Now lets look at the poorest of the poor.

```
less_than_5k = (
pd.DataFrame(
pd.concat(
[income_dfs[y].iloc[0, [0, 1]], pd.Series(y, index=["year"])]
)
for y in income_dfs.keys()
if y > 1996
)
.set_index("year")
.sort_index()
)
```

```
chart = (
alt.Chart(less_than_5k.reset_index())
.mark_point()
.encode(
x="year:O",
y="Number:Q",
)
.properties(title="Less than $5k")
)
coef = (
chart.transform_regression("year", "Number", params=True)
.mark_text()
.encode(
x=alt.value(120),
y=alt.value(150),
text="coef:N",
)
)
rSquared = (
chart.transform_regression("year", "Number", params=True)
.mark_text()
.encode(
x=alt.value(120),
y=alt.value(175),
text="rSquared:N",
)
)
line = chart.transform_regression("year", "Number").mark_line()
(chart + coef + rSquared + line).interactive()
```

```
slope = less_than_5k.pipe(get_slope, "Number")
mean = less_than_5k["Number"].mean()
print(
f"""{slope=:.2f}
Average number of people in this group: {mean:.2f}
Group is decreasing by about: {-slope / mean:.2%} per year"""
)
```

```
slope=-357146.05
Average number of people in this group: 24614597.09
Group is decreasing by about: 1.45% per year
```

```
income_dfs[2019].iloc[-1]["Average amount"] / income_dfs[2019].iloc[0][
"Average amount"
]
```

```
42460.35824745949
```

## Summary

The SSA provides some interesting an accessible data on income in the US. The
median income reported by the SSA is *way* lower than I thought it was, and
much lower than the household-level data reported by the census.

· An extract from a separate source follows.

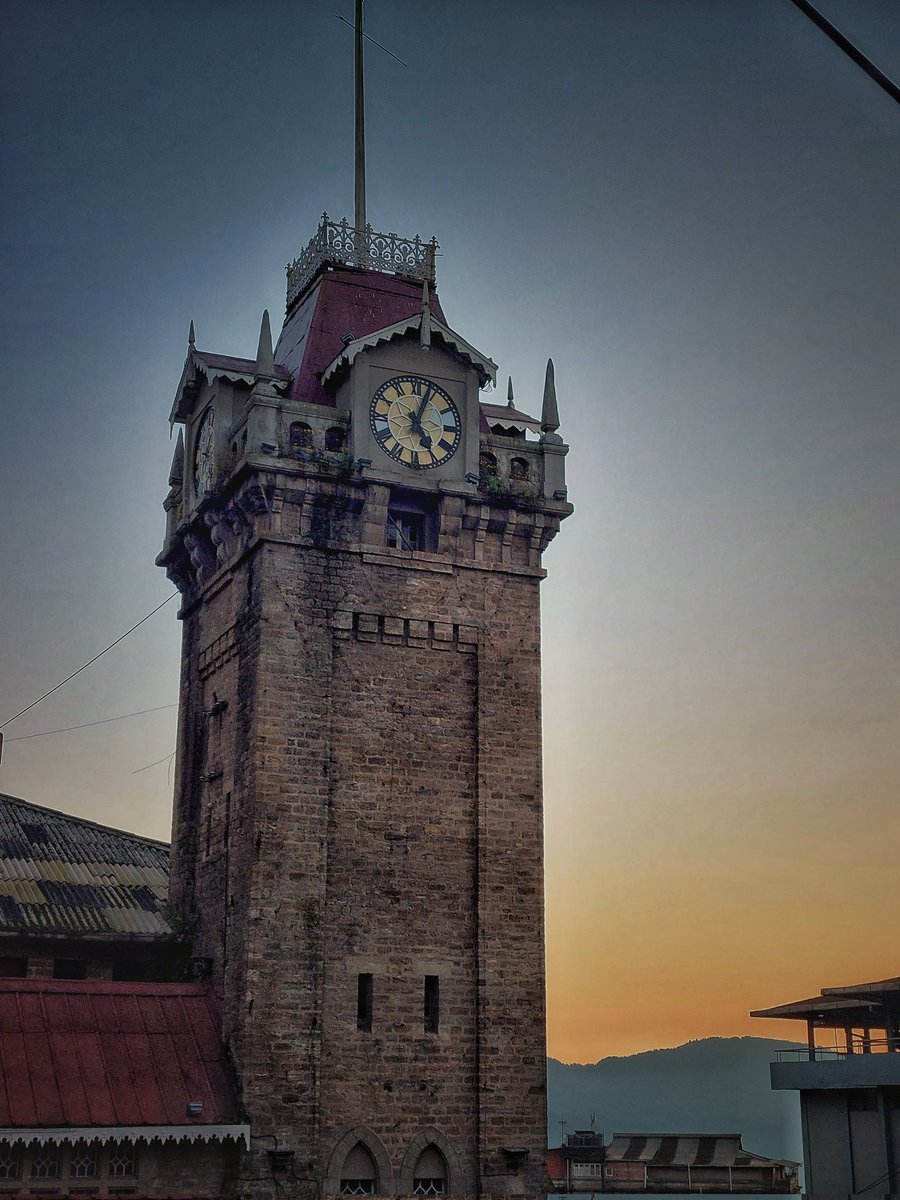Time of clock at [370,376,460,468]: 5:03
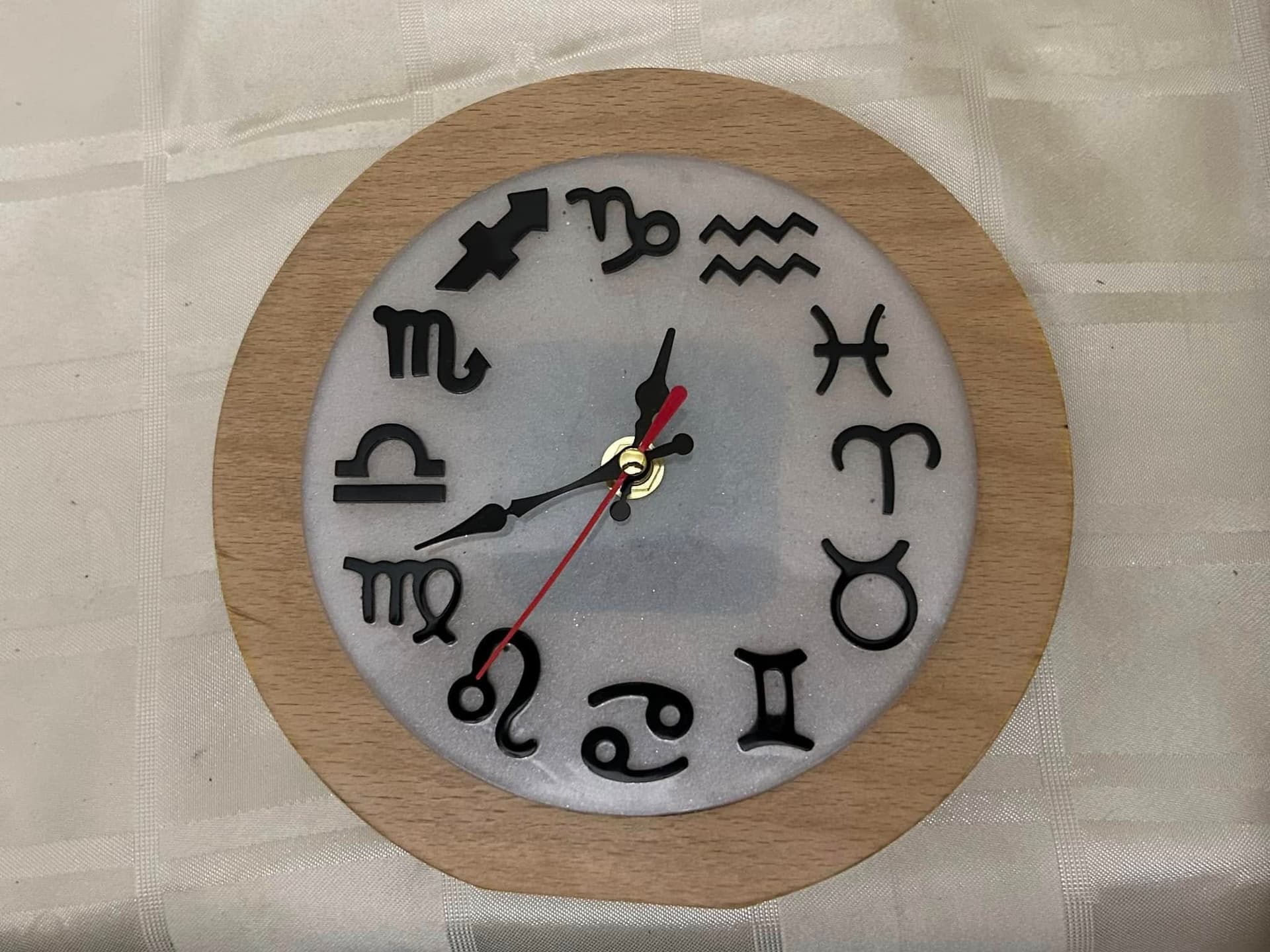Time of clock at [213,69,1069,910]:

The number of Americans making more than $50 million per year is low, and is increasing by about 6% per year (small denominator, this is less than 8 people). Each of them make as much per year as about 42,000 people in the lowest bracket combined. The count of people in the lowest bracket is decreasing by less than 2% per year. Hopefully this represents improvement in their standard of living, though I suppose it could also be people dropping out of the workforce completely.